Il faut mettre fin à ce spectable humiliant
Il est inadmissible aux yeux de NRC Handelsblad que les sanctions à l'encontre du Bélarus n'aient pu être obtenues qu'après un long bras de fer pour amener Nicosie à renoncer à son veto :
«Pour la capacité d'action, mieux vaudrait renoncer au principe d'unanimité. Même s'il s'agit de la politique étrangère, traditionnellement considérée comme les joyaux de la souveraineté nationale. La suppression du veto signifie certes une perte du pouvoir pour les petits pays membres.
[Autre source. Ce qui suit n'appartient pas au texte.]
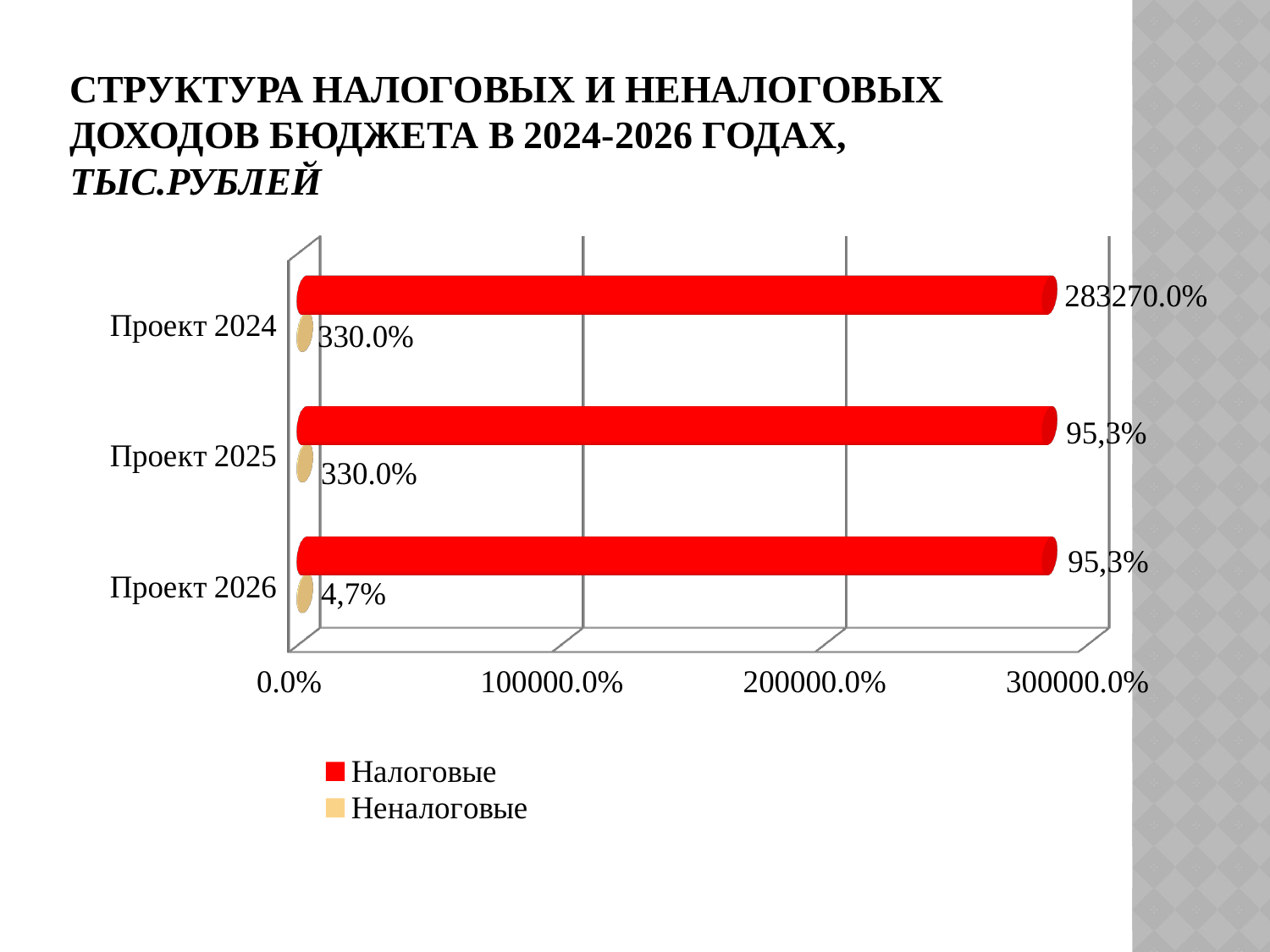
What is the data label for Неналоговые in Проект 2026? 4,7% Which colour represents the Неналоговые series in the legend? beige Is the Налоговые bar for Проект 2026 greater or less than 200000.0% on the axis? greater What is the data label for Налоговые in Проект 2024? 283270.0% What is the data label for Налоговые in Проект 2025? 95,3% In Проект 2024, which bar is longer: Налоговые or Неналоговые? Налоговые What type of chart is shown on the slide? bar chart What is the data label for Неналоговые in Проект 2025? 330.0% What is the data label for Налоговые in Проект 2026? 95,3% How many categories are shown on the chart? 3 What is the data label for Неналоговые in Проект 2024? 330.0% How many series does the legend list? 2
Mais la collectivité dans son ensemble y gagnerait. L'abandon du droit de veto ne devrait pas non plus s'appliquer à tous les domaines. On pourrait par exemple le restreindre au domaine des droits humains, des sanctions ou des interventions diplomatiques rapides. ... Toujours est-il que l'UE ne peut plus se permettre une telle déconvenue au sujet des sanctions.»